Ok, I made a copy and assigned it to the main window:

eval font create myfont [font actual TkDefaultFont]
::ttk::style configure . -font myfont
font configure myfont -size $mysize

The treeview entries, the buttons and the labels are configured but not
the main menubar and the entry fields: They belong to TkTextFont,
respectively TkMenuFont

I could not find a way to replace the TkMenuFont by the new ttk::style
method with myfont. The old way works:

menu .mbar -font myfont

But the ttk::entry widget stays unconfigured:

ttk::style configure TEntry -font myfont

will not show the desired effect. But it is a new themed widget, isn't it?

The brute force way - it was my first try :-) will finally configure the
entry and combobox fields, too:

option add *font myfont

Adding just this line will leave the title in the notebook tabs
unchanged ...

Is there no top down and simple way to change the font of the entire
application?


From: Joe English on
Zbigniew Diaczyszyn wrote:
>
> I want to give the user of my project the possibility to change the font
> size of the application so that according to the platform and the
> graphic equipment he is using he can choose the font and the size he likes.
>
> Is it possible to change the font of the entire application at one blow,
> for example in changing the main window options?
>
> I tried the following lines which worked fine:
>
> font configure TkDefaultFont -size $mysize
> font configure TkTextFont -size $mysize
> font configure TkMenuFont -size $mysize
>
> But the manual tells me:
>
> "It is not advised to change these fonts, as they may be modified by Tk
> itself in response to system changes. Instead, make a copy of the font
> and modify that."


I think the manpage gives bad advice in this instance.
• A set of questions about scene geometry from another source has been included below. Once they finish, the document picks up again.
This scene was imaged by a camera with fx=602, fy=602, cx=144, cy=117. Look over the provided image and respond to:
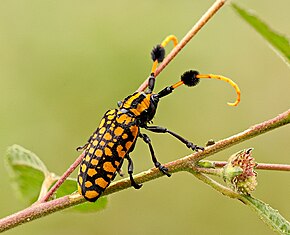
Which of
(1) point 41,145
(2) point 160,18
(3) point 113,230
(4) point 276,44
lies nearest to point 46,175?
(4) point 276,44

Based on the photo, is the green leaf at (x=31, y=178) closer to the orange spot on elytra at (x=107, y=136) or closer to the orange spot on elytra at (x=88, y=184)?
the orange spot on elytra at (x=107, y=136)

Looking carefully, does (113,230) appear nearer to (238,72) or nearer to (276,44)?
(238,72)

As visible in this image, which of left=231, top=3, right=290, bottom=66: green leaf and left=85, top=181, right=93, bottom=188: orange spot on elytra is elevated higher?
left=231, top=3, right=290, bottom=66: green leaf

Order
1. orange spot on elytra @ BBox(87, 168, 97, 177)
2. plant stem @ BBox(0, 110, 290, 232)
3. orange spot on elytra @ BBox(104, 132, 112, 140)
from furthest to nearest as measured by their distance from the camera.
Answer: orange spot on elytra @ BBox(104, 132, 112, 140) → orange spot on elytra @ BBox(87, 168, 97, 177) → plant stem @ BBox(0, 110, 290, 232)

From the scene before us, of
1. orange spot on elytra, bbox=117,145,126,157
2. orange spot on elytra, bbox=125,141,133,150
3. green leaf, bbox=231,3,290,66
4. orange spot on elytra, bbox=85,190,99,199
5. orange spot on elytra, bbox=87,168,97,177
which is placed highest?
green leaf, bbox=231,3,290,66

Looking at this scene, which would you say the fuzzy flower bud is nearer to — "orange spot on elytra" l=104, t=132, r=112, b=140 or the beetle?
the beetle

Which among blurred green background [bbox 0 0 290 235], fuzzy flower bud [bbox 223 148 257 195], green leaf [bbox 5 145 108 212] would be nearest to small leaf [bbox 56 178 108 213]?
green leaf [bbox 5 145 108 212]
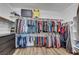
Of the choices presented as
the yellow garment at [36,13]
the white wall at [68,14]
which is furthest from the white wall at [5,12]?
the white wall at [68,14]

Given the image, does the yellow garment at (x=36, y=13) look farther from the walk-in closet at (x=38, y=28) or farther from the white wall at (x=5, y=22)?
the white wall at (x=5, y=22)

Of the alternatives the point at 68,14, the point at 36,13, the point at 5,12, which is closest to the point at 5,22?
the point at 5,12

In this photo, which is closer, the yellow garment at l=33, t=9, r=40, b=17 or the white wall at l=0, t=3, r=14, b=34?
the white wall at l=0, t=3, r=14, b=34

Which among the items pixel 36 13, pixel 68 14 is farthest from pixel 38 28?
pixel 68 14

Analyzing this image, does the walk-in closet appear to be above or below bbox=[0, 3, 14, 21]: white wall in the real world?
below

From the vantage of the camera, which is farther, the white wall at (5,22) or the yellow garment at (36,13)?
the yellow garment at (36,13)

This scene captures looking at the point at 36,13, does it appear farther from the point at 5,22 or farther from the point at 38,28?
the point at 5,22

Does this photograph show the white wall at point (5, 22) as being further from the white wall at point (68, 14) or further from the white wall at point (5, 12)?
the white wall at point (68, 14)

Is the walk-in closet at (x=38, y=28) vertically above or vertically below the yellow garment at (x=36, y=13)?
below

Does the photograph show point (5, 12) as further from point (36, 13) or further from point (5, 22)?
point (36, 13)

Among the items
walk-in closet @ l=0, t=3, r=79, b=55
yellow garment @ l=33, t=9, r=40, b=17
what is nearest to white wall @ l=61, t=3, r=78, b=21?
walk-in closet @ l=0, t=3, r=79, b=55

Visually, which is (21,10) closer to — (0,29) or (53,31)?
(0,29)

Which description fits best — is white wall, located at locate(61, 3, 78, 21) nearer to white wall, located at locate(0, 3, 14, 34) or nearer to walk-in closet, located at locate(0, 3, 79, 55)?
walk-in closet, located at locate(0, 3, 79, 55)

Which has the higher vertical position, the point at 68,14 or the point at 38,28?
the point at 68,14
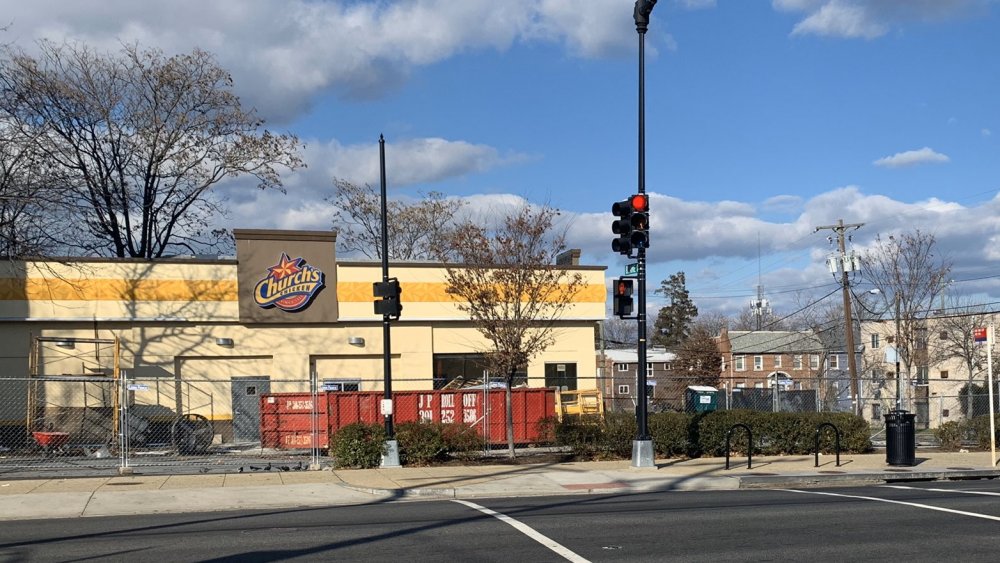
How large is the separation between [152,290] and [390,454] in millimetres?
A: 14983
For what you're trying to do -- let users change fonts
application-wide -- configuring TkDefaultFont et. al
is *exactly* the right thing. That's what they were
designed for.

And if Tk modifies them in response to system changes
as the manpage warns that it might, well, that will
be because the user asked it to. Which is what you want.

So my advice: modify TkDefaultFont, TkTextFont, etc.,
just like you were doing.


--Joe English
From: MSEdit on

One small word of warning though, these fonts are used for different
things, menus, tooltips and are by defnintion not all the same size
for esthetic reasons. You should not just change all the sizes to be
the same. Try to find a way to keep the sizes relative. Also remember
that they are not all the same font as well so a 12 point in one font
will not be pretty in the other (or even exist). Especially on older
linux systems which only have a fixed set of bitmap fonts not outlined
scalable fonts.

I spent alot of time trying to keep things legible when the user
changes fonts. (this was mainly to do with keeping normal/italic/bold
fonts together.

Did you know that some fonts do not have bold/italic equivalents on
Linux.

Martyn
From: Donal K. Fellows on
On 9 Apr, 08:42, MSEdit <mse...(a)gmail.com> wrote:
> Did you know that some fonts do not have bold/italic equivalents on
> Linux.

Yes. Incomplete font-sets are a PITA.

Donal.
From: WJG on
If your working on Linux and want that genuine native look, why not
try Gnocl? Gtk+ allows the application wide reconfiguration of default
widget settings using a 'resource' file. Check the manual page.